Excavating answers from massive health data sets

In his first year as a biostatistics PhD student, Jasper Yang hoped to conduct meaningful research. After all, the chance to collaborate with University of Washington and other area researchers was one of the reasons he chose to attend UW.

UW Biostatistics students at a department-sponsored poster session in 2024
Biostatistics PhD Student Jasper Yang (left) attending a department-sponsored poster session in February 2024.

But even he felt lucky to land a position with a Kaiser Permanente Health Research Institute team that was developing statistical methods to analyze electronic health records (EHR) in order to answer questions about HIV treatments and better understand the disease in general.

“Traditionally, collecting medical data for research has involved careful instructions for clinicians and participants regarding how the data is going to be collected. But in this modern age of medicine, we now have access to these massive data sets that are collected routinely through hospital visits or regular doctor checkups, and these data sets have the potential to be extremely powerful,” said Yang.

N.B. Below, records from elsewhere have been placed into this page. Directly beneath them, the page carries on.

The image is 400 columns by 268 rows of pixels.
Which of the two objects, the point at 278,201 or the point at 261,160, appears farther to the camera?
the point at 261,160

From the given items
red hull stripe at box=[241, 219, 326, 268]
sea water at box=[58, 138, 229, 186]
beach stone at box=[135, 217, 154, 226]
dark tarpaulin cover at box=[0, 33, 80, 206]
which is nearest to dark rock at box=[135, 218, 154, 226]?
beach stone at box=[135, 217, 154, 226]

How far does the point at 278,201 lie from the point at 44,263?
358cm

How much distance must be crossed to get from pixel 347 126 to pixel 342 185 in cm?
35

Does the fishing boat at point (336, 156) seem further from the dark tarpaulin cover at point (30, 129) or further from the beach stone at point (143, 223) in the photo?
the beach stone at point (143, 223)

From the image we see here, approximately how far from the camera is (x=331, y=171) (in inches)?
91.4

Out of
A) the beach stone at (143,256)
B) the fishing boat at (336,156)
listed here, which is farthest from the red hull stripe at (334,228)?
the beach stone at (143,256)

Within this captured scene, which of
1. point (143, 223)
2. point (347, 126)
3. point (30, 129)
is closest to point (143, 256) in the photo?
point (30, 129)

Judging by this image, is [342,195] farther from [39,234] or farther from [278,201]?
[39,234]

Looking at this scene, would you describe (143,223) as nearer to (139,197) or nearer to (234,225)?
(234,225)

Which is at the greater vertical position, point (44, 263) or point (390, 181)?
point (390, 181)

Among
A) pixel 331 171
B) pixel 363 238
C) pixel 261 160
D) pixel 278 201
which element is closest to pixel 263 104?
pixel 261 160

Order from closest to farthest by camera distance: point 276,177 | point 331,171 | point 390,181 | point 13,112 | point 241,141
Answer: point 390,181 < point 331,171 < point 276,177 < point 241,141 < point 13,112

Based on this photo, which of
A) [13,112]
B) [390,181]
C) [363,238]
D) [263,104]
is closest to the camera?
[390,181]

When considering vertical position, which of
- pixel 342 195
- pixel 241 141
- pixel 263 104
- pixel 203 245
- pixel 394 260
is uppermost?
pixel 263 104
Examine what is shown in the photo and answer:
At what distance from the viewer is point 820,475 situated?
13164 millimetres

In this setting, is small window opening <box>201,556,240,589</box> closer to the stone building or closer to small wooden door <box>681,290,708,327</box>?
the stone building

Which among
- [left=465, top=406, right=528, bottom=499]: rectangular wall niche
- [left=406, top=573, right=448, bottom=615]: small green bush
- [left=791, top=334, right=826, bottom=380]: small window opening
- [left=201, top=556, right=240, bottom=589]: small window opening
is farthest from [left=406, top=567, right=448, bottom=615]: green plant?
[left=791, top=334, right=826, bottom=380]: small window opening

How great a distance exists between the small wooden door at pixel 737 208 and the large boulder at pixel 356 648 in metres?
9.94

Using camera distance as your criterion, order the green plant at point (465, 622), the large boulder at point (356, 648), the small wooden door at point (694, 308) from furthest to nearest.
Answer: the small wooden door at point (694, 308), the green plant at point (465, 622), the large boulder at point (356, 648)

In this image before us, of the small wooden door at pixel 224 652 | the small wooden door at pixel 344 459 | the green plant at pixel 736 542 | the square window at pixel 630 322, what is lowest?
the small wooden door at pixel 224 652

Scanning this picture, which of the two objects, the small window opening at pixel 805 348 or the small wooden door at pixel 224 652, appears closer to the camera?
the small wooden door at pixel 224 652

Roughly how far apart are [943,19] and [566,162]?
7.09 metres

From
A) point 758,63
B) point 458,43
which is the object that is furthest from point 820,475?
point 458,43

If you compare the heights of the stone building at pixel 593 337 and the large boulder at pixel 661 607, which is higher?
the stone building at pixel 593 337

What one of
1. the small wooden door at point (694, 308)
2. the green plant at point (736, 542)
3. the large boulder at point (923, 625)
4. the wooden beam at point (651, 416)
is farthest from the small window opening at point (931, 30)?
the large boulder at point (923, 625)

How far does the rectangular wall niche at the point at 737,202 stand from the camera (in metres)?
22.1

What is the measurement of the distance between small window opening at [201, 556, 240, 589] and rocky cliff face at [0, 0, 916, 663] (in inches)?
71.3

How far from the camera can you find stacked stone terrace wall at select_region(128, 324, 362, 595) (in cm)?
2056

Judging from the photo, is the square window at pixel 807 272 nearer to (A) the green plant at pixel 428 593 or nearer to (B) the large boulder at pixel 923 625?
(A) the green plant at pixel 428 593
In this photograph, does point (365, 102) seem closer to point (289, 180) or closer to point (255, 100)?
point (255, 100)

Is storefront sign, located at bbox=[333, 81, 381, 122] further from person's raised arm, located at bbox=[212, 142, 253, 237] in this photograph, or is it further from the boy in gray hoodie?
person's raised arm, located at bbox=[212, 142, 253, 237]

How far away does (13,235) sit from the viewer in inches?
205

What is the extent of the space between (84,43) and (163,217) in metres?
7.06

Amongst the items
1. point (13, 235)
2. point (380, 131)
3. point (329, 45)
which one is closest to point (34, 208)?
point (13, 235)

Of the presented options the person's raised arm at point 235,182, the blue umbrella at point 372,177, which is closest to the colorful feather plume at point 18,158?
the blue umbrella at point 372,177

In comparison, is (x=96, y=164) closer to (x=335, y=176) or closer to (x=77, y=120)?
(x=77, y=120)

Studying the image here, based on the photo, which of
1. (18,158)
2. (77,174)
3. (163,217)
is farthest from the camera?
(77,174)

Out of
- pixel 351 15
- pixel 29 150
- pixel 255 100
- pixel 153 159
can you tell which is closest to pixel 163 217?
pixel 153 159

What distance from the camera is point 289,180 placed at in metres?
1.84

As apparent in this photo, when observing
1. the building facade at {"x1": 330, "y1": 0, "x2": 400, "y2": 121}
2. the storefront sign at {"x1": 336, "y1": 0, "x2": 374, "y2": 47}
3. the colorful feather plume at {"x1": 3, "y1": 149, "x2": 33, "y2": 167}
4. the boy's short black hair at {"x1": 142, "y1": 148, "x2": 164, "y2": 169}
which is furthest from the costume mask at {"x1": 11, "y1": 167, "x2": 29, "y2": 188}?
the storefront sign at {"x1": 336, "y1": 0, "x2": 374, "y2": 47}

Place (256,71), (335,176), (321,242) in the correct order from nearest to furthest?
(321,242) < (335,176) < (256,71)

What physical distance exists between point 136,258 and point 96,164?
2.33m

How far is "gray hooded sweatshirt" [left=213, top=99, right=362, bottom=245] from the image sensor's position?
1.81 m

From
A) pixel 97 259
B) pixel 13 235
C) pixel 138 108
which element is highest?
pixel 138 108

EHR research allows investigators to study populations that traditional research may have overlooked and in a manner that has no time constraints. But since the data wasn’t collected for research purposes, it has what Yang referred to as “baked-in biases,” which require the development of cutting-edge statistical tools to ensure that any analyses of the data are as accurate and precise as possible.

Research interview: Jasper Yang

Yang discusses his research improving the accuracy and precision of statistical analyses conducted using routinely collected electronic health records for his research project with Kaiser Permanente Health Research Institute.

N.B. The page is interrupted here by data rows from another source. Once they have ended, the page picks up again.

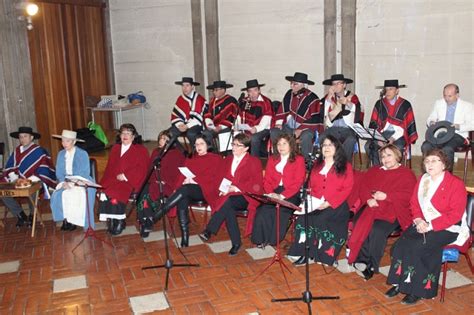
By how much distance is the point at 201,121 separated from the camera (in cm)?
829

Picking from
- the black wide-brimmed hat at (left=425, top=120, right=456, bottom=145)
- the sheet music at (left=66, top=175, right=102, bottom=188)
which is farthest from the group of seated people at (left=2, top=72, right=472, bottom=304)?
the sheet music at (left=66, top=175, right=102, bottom=188)

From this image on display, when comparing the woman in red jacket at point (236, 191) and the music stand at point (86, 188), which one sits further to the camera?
the music stand at point (86, 188)

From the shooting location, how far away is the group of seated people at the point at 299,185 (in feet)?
14.9

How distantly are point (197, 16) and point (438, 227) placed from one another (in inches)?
251

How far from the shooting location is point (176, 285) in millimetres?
4914

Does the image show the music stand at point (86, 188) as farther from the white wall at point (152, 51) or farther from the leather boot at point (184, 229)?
the white wall at point (152, 51)

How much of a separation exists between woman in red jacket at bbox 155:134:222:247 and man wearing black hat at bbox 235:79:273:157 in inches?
54.1

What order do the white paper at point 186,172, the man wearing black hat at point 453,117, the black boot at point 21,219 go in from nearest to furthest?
1. the white paper at point 186,172
2. the man wearing black hat at point 453,117
3. the black boot at point 21,219

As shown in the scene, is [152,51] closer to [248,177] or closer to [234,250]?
[248,177]

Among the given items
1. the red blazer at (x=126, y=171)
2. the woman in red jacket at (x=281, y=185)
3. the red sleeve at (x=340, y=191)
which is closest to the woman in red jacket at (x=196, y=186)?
the red blazer at (x=126, y=171)

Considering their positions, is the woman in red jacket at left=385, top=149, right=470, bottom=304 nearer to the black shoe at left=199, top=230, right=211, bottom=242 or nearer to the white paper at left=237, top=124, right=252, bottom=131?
the black shoe at left=199, top=230, right=211, bottom=242

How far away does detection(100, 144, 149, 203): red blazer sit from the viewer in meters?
6.43

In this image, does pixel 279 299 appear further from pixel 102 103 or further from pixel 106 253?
pixel 102 103

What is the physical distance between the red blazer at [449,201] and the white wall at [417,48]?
3584mm
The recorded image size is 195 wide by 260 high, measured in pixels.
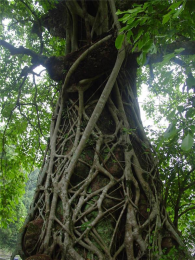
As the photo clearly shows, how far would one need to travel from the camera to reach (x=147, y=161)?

“One of the primary reasons why this area is so interesting to me is that when you get a data set, there isn’t just one variable that has some systemic error that you can look at and fix. Health-related data sets have a number of variables which were measured with error. The measurement error problem is both challenging and pervasive and this generates really interesting statistical questions with important implications.”

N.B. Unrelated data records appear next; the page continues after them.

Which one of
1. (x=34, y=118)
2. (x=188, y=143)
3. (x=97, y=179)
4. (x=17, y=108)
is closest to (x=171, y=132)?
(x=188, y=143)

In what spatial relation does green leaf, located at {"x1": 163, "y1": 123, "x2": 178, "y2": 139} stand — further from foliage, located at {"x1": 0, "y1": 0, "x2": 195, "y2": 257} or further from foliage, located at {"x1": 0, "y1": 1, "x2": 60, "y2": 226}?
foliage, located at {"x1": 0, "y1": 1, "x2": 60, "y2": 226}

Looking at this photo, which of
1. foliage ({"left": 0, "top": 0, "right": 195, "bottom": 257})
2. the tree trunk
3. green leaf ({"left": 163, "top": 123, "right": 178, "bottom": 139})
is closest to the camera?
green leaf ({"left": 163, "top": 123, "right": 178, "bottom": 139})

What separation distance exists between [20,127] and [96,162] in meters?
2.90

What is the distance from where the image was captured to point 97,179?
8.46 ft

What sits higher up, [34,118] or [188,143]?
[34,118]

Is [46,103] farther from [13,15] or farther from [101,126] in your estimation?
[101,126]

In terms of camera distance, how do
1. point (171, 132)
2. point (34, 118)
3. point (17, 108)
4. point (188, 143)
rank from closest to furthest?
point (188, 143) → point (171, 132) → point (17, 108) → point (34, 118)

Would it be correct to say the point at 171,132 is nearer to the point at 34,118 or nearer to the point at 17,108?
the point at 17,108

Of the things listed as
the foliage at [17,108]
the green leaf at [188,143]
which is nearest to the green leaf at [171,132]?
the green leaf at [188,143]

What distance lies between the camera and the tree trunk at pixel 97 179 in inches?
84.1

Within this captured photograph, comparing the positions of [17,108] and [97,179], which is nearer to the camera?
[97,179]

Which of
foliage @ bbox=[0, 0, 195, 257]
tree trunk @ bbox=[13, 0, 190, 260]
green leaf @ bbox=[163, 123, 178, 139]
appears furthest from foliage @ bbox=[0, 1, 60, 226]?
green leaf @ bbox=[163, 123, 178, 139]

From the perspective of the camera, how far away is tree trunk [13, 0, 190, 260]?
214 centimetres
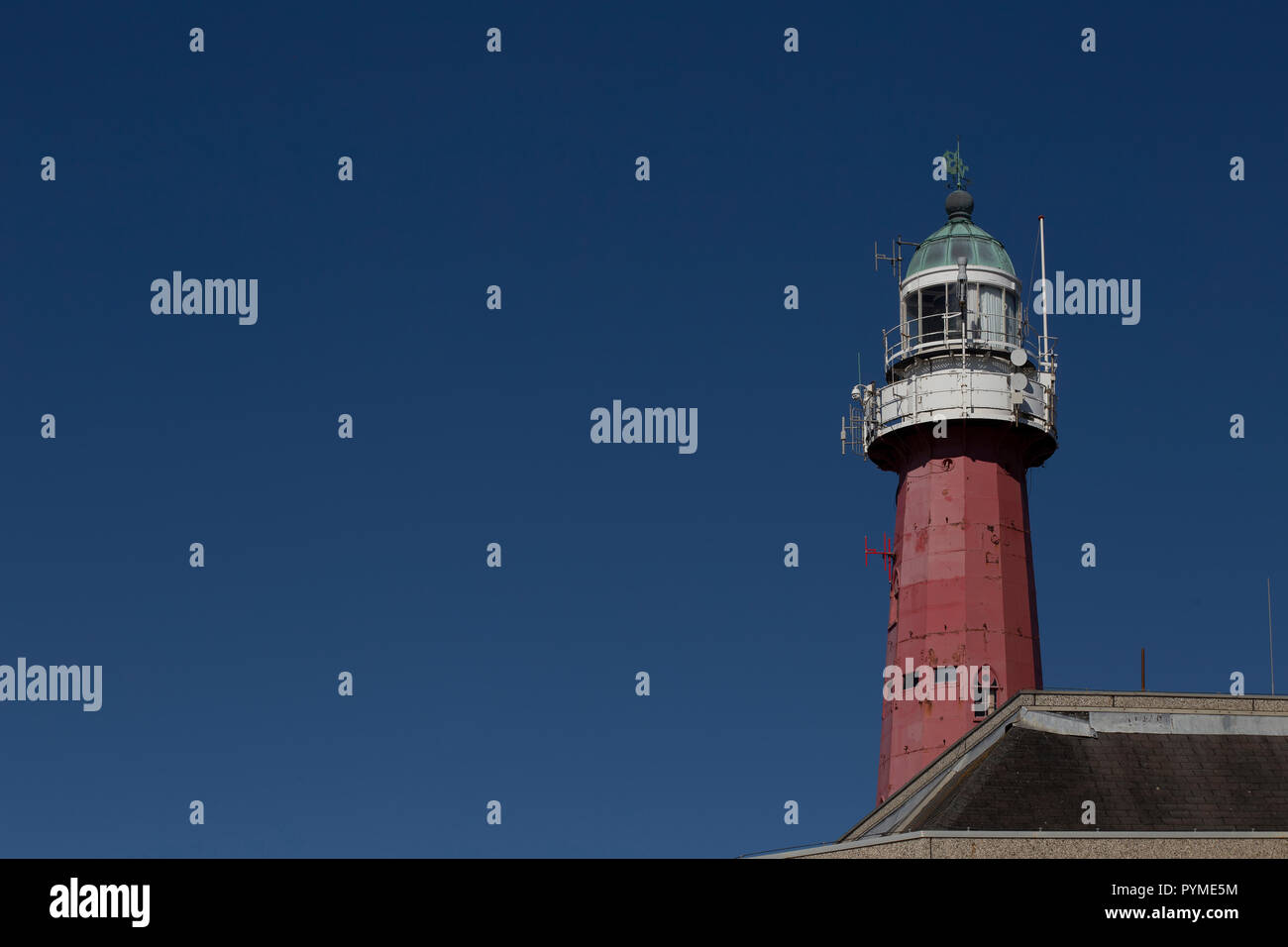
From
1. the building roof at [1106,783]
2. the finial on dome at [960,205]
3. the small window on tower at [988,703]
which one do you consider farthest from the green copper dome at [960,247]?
the building roof at [1106,783]

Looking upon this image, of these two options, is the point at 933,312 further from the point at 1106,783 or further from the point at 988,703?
the point at 1106,783

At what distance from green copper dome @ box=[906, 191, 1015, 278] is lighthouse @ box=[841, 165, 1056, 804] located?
0.08 metres

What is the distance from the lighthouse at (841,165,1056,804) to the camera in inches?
2633

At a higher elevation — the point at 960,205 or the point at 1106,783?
the point at 960,205

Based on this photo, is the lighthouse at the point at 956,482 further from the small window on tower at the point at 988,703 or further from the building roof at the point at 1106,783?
the building roof at the point at 1106,783

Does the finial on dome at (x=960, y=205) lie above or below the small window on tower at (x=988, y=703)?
above

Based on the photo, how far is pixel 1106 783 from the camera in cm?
4703

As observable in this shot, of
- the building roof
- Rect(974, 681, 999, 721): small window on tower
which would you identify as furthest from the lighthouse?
the building roof

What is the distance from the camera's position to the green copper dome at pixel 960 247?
71.8 m

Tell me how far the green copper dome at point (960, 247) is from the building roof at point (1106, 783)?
23.7 m

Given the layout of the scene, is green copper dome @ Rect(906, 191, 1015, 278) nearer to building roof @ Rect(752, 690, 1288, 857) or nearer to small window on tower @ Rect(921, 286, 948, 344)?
small window on tower @ Rect(921, 286, 948, 344)

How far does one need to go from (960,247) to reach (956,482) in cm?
889

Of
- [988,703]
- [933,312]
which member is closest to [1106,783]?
[988,703]
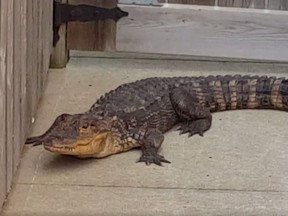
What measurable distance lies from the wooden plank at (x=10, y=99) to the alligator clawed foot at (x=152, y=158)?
575 millimetres

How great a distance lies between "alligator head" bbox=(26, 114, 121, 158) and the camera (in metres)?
2.78

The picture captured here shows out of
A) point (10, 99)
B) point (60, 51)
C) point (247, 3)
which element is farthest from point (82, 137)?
point (247, 3)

Sharing the team’s new statistical methods with biostatisticians, epidemiologists, doctors, and other practitioners is every bit as important as the methods themselves.

“If we develop methods but don’t offer any tools for other people to use them then how useful are those methods?” said Yang.

UW Biostatistics students at an autumn social gathering.
Jasper Yang (center) with other UW Biostatistics students at one of the autumn social gatherings held by the department.

“I was very grateful to end up working at Kaiser Permanente. It’s been everything I’ve expected and more. I’ve met so many people and learned so much from them. Just hearing their thoughts and their decision-making processes when they’re conducting statistical analyses has been extremely valuable. I know they’ll be mentors for me for a long time.”

In addition to the EHR research, Yang started an independent study project with Professor of Biostatistics Ken Rice that focuses on multiple testing and decision theory.

“This opportunity to explore a new area while working one-on-one with a professor who is an expert in the field has been extremely valuable to me as a first year PhD student,” said Yang.

Yang was first exposed to public health through his work as an EMT and he initially wanted to be a doctor.

“But I quickly found that I love mathematics and statistics and so biostatistics was kind of a perfect intersection of all those ideas. And now here I am hoping that through my research I can make an important impact on public health,” said Yang.